Stock market today: Indian indices - Sensex and Nifty50 - started the day on a positive note on Thursday. This uptick followed the US Federal Reserve's decision to keep interest rates unchanged as anticipated while signaling two rate cuts later this year.
The Sensex surged by more than 850 points, while the Nifty 50 climbed to 23,179 during the session.
“Equity market surged for the third straight session with Nifty ending higher by 0.3% at 22,908 level. Nifty Midcap100 and Smallcap100 witnessed strong buying interest, closing with gains of over 2.5% each. Key factors driving the market include FII buying of Rs1,463 crores into Indian equities after 17 continuous sessions of selling and softness in the US dollar index. Amongst sectors, there was a sharp rally in financial services, realty, PSU banks, healthcare and metal indices as investors indulged in value buying. However, the IT index slipped by 1% amid cautiousness ahead of the US Fed’s interest rate decision tonight. Investors will watch out for the FOMC commentary for further guidance. With positive indication from the FIIs and continued domestic buying, we expect the market recovery to continue in the near term,” said Siddhartha Khemka, Head - Research, Wealth Management, Motilal Oswal Financial Services Ltd.
Brokerage firm Motilal Oswal has recommended four blue chip stocks to buy this week for investors who seek a balance between stable long-term growth and the safety of investing.

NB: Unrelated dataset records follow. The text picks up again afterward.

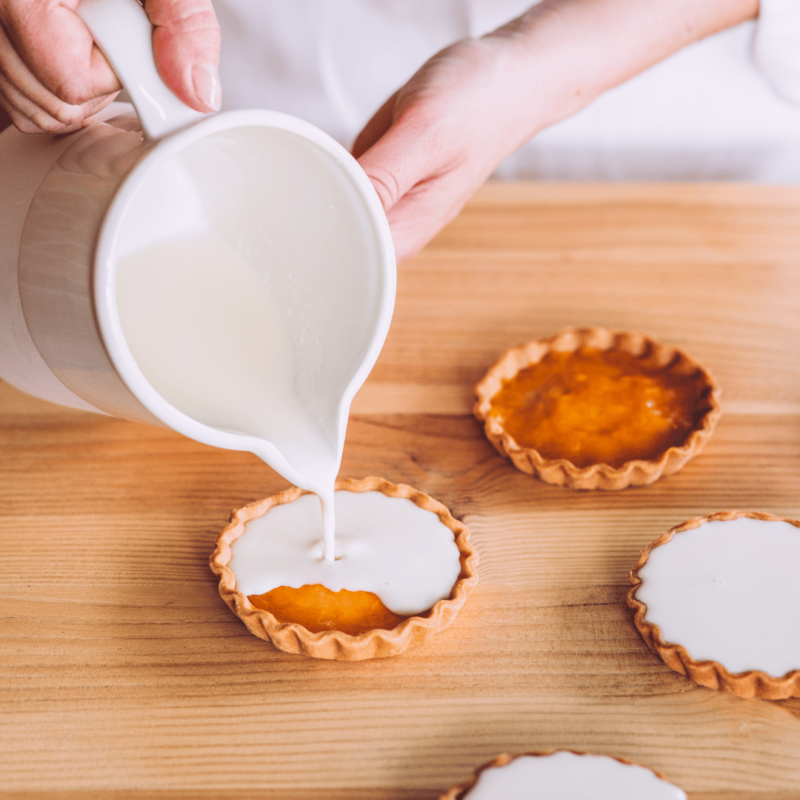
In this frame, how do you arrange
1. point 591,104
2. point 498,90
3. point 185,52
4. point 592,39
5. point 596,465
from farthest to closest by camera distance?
1. point 591,104
2. point 592,39
3. point 498,90
4. point 596,465
5. point 185,52

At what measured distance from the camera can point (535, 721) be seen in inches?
40.8

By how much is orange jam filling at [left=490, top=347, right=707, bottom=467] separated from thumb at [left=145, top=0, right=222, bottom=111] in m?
0.79

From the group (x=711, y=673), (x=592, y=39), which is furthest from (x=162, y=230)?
(x=592, y=39)

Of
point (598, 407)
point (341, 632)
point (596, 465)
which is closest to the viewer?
point (341, 632)

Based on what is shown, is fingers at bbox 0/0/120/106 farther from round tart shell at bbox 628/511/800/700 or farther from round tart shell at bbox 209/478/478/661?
round tart shell at bbox 628/511/800/700

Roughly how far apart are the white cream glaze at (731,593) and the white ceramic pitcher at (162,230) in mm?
495

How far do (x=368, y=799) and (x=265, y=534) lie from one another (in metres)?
0.43

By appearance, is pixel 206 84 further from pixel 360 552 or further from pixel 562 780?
pixel 562 780

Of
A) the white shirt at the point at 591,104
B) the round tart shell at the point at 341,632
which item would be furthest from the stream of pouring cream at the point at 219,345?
the white shirt at the point at 591,104

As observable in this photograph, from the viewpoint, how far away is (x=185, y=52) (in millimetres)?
836

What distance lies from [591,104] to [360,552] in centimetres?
131

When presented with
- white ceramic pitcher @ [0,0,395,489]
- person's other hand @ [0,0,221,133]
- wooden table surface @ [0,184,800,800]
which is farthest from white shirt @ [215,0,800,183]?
person's other hand @ [0,0,221,133]

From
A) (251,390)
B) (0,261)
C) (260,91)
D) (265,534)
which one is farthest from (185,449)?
(260,91)

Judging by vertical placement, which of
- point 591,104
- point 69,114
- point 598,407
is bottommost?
point 598,407
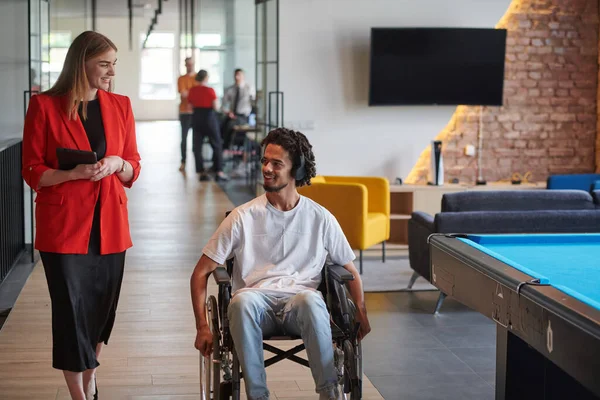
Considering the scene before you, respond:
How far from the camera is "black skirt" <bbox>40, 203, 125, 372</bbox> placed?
336cm

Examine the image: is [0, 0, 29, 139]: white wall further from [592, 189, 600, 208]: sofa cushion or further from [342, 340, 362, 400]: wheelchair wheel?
[342, 340, 362, 400]: wheelchair wheel

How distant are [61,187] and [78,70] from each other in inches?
16.6

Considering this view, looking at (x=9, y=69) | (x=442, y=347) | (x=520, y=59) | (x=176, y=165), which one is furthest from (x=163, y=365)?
(x=176, y=165)

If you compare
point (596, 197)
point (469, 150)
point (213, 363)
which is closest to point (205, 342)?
point (213, 363)

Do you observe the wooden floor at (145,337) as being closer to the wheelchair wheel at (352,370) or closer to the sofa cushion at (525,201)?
the wheelchair wheel at (352,370)

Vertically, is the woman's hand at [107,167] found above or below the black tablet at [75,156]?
below

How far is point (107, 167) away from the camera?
10.8ft

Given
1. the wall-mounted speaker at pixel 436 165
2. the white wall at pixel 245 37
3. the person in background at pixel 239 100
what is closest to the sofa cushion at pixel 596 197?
the wall-mounted speaker at pixel 436 165

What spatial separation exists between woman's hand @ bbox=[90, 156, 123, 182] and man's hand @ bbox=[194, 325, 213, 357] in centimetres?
66

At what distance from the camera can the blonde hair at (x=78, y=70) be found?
3.27 metres

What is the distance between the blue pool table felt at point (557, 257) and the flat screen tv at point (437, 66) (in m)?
5.04

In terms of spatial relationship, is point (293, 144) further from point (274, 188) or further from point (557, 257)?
point (557, 257)

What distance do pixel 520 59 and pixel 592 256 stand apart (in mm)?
5799

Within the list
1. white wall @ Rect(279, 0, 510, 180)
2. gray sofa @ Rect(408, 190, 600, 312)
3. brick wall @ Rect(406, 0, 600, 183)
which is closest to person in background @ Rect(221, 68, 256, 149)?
white wall @ Rect(279, 0, 510, 180)
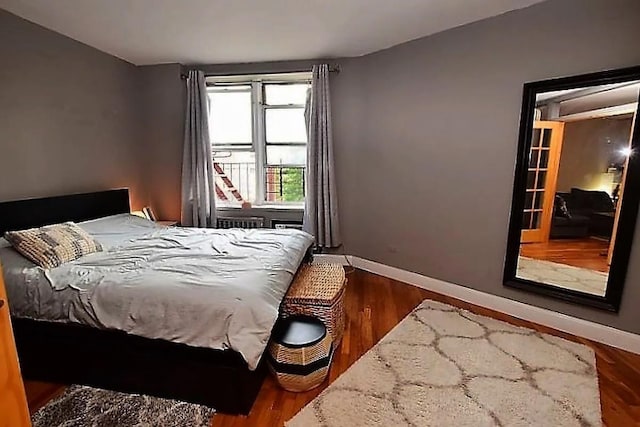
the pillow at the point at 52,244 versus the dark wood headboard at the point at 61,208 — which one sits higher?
the dark wood headboard at the point at 61,208

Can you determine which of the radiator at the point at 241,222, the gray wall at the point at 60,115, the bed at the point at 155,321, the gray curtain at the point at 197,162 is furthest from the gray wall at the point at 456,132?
the gray wall at the point at 60,115

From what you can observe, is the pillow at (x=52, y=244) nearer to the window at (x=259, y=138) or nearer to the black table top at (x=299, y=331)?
the black table top at (x=299, y=331)

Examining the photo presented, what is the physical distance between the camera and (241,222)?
14.9 ft

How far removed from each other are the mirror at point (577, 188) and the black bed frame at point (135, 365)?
7.86 feet

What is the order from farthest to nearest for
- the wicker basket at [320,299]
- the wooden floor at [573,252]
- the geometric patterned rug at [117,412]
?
the wooden floor at [573,252]
the wicker basket at [320,299]
the geometric patterned rug at [117,412]

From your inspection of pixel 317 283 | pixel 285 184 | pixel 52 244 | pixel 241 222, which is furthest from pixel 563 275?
pixel 52 244

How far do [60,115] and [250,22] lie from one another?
6.53 feet

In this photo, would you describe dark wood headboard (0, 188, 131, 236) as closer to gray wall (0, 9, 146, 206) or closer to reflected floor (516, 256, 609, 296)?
gray wall (0, 9, 146, 206)

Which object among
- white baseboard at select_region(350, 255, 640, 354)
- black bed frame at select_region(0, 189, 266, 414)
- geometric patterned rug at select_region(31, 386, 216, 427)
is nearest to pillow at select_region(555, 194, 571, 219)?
white baseboard at select_region(350, 255, 640, 354)

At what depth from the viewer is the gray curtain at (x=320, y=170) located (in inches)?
159

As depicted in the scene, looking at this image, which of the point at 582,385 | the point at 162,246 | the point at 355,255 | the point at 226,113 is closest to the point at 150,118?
the point at 226,113

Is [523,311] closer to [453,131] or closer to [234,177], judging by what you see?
[453,131]

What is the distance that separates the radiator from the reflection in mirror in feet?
9.45

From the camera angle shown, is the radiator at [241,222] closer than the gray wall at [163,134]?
No
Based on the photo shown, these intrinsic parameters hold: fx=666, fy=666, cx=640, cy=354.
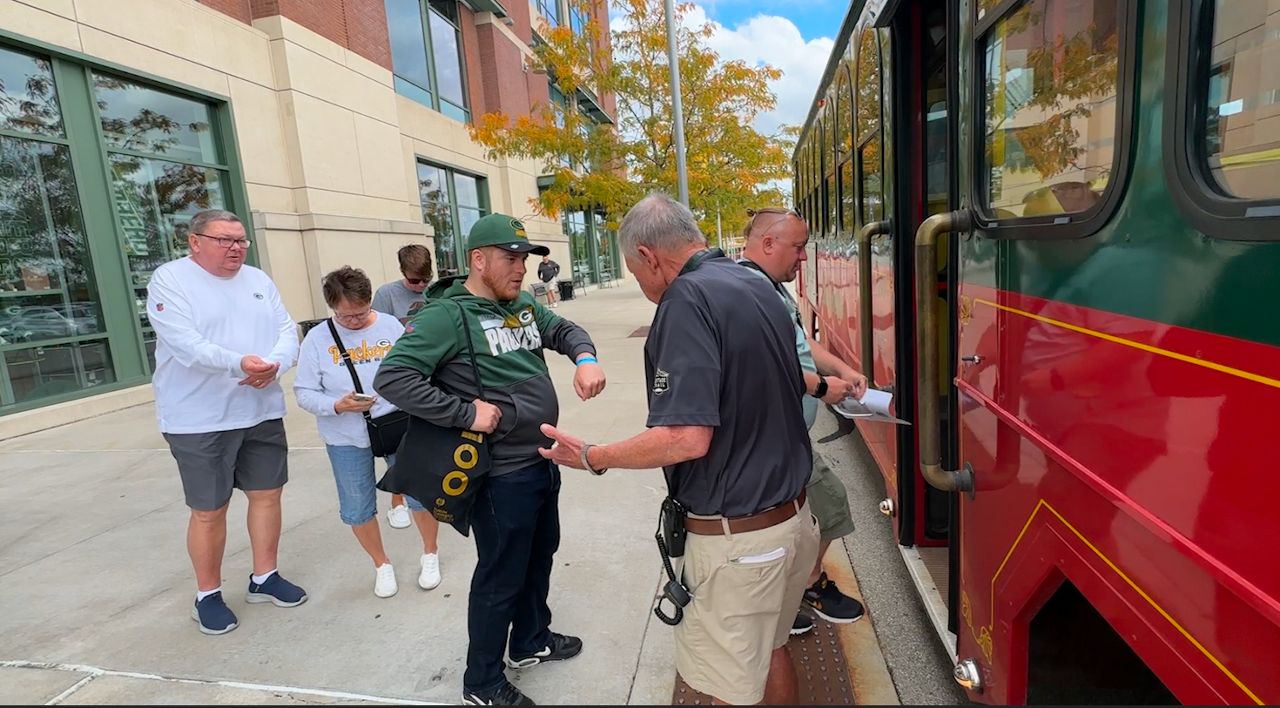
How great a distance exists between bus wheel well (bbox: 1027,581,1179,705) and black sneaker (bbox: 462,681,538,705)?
168cm

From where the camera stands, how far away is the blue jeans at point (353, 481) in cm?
324

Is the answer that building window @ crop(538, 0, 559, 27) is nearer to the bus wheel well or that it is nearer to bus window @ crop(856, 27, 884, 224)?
bus window @ crop(856, 27, 884, 224)

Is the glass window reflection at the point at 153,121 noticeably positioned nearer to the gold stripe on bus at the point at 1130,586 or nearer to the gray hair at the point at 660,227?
the gray hair at the point at 660,227

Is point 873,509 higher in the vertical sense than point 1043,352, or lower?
lower

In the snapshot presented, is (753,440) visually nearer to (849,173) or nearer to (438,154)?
(849,173)

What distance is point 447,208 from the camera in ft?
53.2

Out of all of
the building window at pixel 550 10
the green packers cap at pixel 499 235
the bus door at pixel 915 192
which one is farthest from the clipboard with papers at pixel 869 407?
the building window at pixel 550 10

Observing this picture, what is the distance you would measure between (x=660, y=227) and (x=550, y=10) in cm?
2674

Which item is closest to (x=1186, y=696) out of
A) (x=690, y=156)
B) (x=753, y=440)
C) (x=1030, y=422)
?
(x=1030, y=422)

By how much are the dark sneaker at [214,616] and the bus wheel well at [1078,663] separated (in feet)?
10.8

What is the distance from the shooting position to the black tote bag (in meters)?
2.22

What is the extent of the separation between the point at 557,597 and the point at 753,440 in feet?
6.28

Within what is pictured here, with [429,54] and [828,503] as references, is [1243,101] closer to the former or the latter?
[828,503]

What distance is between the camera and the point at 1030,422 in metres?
1.63
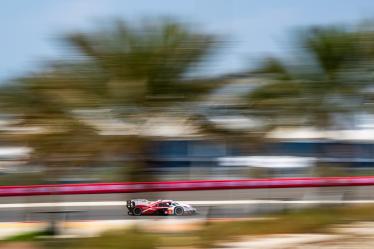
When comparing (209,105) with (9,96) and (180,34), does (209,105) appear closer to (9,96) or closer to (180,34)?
(180,34)

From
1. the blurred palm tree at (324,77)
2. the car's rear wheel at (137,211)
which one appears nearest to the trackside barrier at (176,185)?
the car's rear wheel at (137,211)

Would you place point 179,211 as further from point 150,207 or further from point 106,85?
point 106,85

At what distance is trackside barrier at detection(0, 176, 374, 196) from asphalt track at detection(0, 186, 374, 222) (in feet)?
0.61

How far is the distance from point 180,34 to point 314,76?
431 centimetres

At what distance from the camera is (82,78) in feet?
38.2

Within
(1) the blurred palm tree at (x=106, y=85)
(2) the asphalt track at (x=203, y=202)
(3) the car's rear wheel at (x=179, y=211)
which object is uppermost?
(1) the blurred palm tree at (x=106, y=85)

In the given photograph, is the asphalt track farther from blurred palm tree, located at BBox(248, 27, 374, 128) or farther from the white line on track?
blurred palm tree, located at BBox(248, 27, 374, 128)

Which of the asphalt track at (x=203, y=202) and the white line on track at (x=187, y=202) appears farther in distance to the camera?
the white line on track at (x=187, y=202)

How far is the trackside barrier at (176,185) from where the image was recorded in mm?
12609

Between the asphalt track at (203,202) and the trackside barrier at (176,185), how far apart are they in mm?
185

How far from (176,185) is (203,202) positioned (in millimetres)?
1812

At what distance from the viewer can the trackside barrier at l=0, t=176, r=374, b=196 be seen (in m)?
12.6

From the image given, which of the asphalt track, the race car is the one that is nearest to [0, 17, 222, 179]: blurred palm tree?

“We have curated a basket of four fundamentally strong companies which are industry leaders, having a competitive edge and a healthy balance sheet. The constituent companies are diversifed across leading sectors like banking, consumption, telecom, capital goods and defence,” the brokerage firm said in a note.
Bharti Airtel’s strong free cash flow (FCF) generation, driven by tariff hikes in the India wireless segment, has significantly strengthened its financial position. With capex intensity moderating and the full impact of tariff increases flowing through, the company is expected to generate INR 1.3 trillion in FCF over FY25-27. Having largely repaid high-cost debt, Bharti now has leverage under control, making capital allocation the key monitorable factor that will likely drive stock performance in the medium term.
ICICI Bank is expanding its digital ecosystem and managing rising unsecured loan delinquencies. It maintains a stable deposit base, with a CASA ratio of 39%, ensuring liquidity strength. We estimate ~17% loan CAGR over FY24-27E. With steady RoA/RoE projections of 2.2%/16.8% for FY27 along with stable NIMs and investment in technology, ICICI Bank remains a top pick for its resilient performance and growth potential.
ITC’s core business of cigarettes has shown steady performance. With stable taxes on cigarettes, we anticipate sustainable growth in this business. In the FMCG space, ITC enjoys industry-leading growth over peers due to its strong category presence (large unorganized mix, under-penetrated etc).
Bharat Electronics is well-positioned to benefit from defense electronics opportunities, with key orders expected from QRSAM, MRSAM, next-generation corvettes, and P75/P75I. We forecast a 19% CAGR in revenue over FY24-27, driven by increased market share and indigenized offerings.
Disclaimer: This story is for educational purposes only. The views and recommendations above are those of individual analysts or broking companies, not Mint. We advise investors to check with certified experts before making any investment decisions.